▶ _TUJUAN_
Tolong salin ulang bagian teks tentang hukum hibah di bawah, mulai dari kata-kata "Dari unsur-unsur tersebut, jika" dan berhenti setelah "keadaan sehat rokhaninya.", lalu ganti "rokhaninya" dengan "rohaninya".

▶ _TEKS YANG DITAMPILKAN_
Hukum Hibah Dalam Islam

Penjelasan Hukum Hibah Dalam Islam

Hukum Hibah
Sebelumnya Kami bersyukur kepada Alloh yang masih memberikan Hidayah dan kesehatan dengan ucapan Alhamdulillahirobbil Alamin.
Demikian ini adalah jawaban pertanyaan dari Sdr Chairudin dari LDII Toli-Toli (Sulawesi) yang telah meminta konsultasi hukum tentang hibah kepada Departemen Bantuan Hukum & Hak Asasi Manusia DPP LDII dengan mengajukan pertanyaan sebagai berikut :
Ada seorang suami yang semenjak menikah tidak sehat dan sudah tidak kuat bekerja, kemudian tidak memiliki anak.
Dari pihak keluarga suami untuk menjaga agar harta bersama tidak jatuh kepada keluarga (jika suami meninggal), maka harta yang ada tersebut oleh suami dihibahkan kepada istrinya sendiri. Ketika akan terjadi hibah, keluarga dekat suami yang dijadikan saksi tidak mau tandatangani surat hibah dengan alasan tidak semua keluarga setuju, akan tetapi pihak dari luar keluarga setuju terhadap hibah tersebut. Mohon penjelasan secara hukum, apa saja syarat sahnya hibah dan apakah boleh hibah dilakukan tanpa persetujuan dari keluarga dekat, jika hal tersebut tetap dilakukan bagaimana cara pembatalan hibah tersebut.
Chairudin – Toli-Toli Sulawesi

Saudara Chairudin yang Kami hormati, agar jawaban atas pertanyaan dari saudara dapat difahami, maka perlu Kami tegaskan terlebih dahulu unsur-unsur yang harus dipenuhi untuk bisa terjadi Hibah. Unsur-unsur Hibah adalah : 1) Ada Orang yang menghibahkan (atau disebut : Penghibah), 2) Ada Barang/harta yang dihibahkan (atau disebut : Obyek Penghibahan) dan 3) Ada Orang yang menerima hibah (atau disebut : Penerima Hibah).

Dari unsur-unsur tersebut, jika dihubungkan dengan pertanyaan dari Sdr Chairudin, maka yang disebut Penghibah adalah : Suami, dan Obyek penghibahan adalah : Harta bersama atau biasa disebut Harata Gono-Gini {yang dapat berupa Harta/benda Tetap, yaitu : Tanah beserta rumah, dan dapat berupa Harta/benda bergerak, yaitu : Mobil, sepeda motor, dll), sedangkan Penerima Hibah adalah : Istrinya.
Adapun syarat sahnya Hibah adalah :
Baik Penghibah (Suami) maupun Penerima Hibah (Istri) kedua-duanya harus dalam keadaan sehat rokhaninya.

Adapun bagi Suami disyaratkan pada saat memberikan hibah tidak dalam paksaan (Pasal : 210 Kompilasi Hukum Islam) dan walaupun Suami tersebut tidak sehat, asalkan pada saat memberikan hibah tidak dalam keadaan sakit yang mendekati kematian, maka masih diperbolehkan.

▶ _CUPLIKAN ENTRI_
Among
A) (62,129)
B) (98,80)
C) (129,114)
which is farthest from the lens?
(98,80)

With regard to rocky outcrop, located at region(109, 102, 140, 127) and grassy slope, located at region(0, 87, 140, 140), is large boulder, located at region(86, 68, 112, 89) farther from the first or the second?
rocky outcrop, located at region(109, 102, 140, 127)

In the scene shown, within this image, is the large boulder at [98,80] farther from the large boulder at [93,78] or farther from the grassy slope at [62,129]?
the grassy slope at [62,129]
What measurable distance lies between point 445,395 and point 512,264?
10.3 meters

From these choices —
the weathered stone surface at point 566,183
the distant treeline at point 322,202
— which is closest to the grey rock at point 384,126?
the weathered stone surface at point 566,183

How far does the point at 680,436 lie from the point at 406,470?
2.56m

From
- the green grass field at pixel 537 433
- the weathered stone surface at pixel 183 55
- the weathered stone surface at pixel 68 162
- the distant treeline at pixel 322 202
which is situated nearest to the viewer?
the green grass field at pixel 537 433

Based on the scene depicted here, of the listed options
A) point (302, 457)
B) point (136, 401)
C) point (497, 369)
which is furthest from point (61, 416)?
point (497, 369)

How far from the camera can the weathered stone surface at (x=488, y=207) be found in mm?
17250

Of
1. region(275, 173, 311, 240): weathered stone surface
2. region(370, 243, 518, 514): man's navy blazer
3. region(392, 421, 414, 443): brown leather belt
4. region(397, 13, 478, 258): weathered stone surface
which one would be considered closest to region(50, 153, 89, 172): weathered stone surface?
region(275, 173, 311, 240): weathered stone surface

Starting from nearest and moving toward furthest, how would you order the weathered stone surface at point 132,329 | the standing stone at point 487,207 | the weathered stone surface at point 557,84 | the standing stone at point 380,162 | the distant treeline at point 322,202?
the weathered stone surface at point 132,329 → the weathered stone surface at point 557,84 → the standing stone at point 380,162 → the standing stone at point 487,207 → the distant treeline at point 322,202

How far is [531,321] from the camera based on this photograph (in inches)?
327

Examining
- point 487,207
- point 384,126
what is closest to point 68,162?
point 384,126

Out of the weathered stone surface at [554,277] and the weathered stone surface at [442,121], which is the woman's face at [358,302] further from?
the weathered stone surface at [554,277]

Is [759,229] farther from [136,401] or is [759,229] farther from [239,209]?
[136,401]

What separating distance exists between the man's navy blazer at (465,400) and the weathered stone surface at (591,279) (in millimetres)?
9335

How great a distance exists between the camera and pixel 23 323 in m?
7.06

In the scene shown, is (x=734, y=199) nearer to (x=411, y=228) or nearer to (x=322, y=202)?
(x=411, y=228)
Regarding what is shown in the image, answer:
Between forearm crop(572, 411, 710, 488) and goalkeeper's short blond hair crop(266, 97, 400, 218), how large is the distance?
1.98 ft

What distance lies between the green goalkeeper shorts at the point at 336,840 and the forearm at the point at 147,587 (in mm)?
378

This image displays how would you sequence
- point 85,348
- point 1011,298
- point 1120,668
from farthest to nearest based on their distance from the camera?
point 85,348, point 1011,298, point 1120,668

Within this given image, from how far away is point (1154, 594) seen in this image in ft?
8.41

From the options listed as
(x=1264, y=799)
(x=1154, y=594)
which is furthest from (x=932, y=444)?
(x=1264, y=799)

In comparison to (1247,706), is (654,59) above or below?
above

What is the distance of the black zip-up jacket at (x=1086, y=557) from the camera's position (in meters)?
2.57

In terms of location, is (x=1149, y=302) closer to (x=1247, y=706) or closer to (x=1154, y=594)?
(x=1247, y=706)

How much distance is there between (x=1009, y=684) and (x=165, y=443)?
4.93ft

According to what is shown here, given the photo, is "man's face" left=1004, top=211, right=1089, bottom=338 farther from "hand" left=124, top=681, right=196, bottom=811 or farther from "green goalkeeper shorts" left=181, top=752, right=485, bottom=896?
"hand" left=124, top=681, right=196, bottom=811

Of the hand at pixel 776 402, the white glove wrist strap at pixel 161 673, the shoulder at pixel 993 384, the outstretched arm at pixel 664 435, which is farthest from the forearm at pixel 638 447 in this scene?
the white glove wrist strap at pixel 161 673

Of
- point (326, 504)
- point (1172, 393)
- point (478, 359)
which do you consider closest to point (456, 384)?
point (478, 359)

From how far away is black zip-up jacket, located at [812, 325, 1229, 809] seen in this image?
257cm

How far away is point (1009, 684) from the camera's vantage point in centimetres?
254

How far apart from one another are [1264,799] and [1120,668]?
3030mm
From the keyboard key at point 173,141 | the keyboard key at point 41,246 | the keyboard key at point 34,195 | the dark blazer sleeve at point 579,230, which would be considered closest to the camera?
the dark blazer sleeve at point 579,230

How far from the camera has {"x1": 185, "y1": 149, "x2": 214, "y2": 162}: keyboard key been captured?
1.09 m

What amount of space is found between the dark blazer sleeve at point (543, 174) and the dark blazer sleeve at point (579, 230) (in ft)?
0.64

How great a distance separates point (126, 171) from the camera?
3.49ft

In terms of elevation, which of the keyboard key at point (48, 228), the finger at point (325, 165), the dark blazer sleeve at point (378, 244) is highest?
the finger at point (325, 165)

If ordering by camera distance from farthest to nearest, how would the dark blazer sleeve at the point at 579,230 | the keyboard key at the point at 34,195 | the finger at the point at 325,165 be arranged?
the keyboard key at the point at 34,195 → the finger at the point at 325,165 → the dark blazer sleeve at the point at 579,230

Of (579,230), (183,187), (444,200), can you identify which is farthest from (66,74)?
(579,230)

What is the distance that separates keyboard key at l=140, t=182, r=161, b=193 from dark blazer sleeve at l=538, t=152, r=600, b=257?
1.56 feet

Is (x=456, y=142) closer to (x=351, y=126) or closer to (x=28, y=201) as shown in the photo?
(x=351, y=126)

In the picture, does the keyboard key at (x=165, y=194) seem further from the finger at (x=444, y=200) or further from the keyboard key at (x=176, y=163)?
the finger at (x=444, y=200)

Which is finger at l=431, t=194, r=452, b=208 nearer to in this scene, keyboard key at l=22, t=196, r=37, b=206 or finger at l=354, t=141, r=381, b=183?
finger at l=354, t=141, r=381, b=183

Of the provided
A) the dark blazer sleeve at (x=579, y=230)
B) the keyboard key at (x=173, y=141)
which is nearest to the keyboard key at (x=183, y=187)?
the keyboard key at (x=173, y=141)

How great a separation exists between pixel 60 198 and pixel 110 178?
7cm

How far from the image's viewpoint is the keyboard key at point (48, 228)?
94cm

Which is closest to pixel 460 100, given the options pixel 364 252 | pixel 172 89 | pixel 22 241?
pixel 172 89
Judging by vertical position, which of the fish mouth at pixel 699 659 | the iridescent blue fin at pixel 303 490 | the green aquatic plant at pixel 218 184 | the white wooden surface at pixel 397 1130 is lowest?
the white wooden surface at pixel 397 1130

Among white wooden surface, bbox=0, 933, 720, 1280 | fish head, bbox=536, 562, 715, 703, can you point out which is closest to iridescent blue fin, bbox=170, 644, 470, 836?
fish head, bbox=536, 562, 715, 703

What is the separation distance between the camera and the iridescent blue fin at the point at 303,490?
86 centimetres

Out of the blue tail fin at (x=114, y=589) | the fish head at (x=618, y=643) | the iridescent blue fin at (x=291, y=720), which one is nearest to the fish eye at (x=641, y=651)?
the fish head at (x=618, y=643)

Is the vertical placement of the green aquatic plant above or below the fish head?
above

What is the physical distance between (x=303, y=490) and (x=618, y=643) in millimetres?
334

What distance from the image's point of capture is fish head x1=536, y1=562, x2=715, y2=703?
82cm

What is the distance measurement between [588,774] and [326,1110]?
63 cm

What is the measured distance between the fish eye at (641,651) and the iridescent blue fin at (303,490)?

▶ _JAWABAN DI BAWAH_
Dari unsur-unsur tersebut, jika dihubungkan dengan pertanyaan dari Sdr Chairudin, maka yang disebut Penghibah adalah : Suami, dan Obyek penghibahan adalah : Harta bersama atau biasa disebut Harata Gono-Gini {yang dapat berupa Harta/benda Tetap, yaitu : Tanah beserta rumah, dan dapat berupa Harta/benda bergerak, yaitu : Mobil, sepeda motor, dll), sedangkan Penerima Hibah adalah : Istrinya.
Adapun syarat sahnya Hibah adalah :
Baik Penghibah (Suami) maupun Penerima Hibah (Istri) kedua-duanya harus dalam keadaan sehat rohaninya.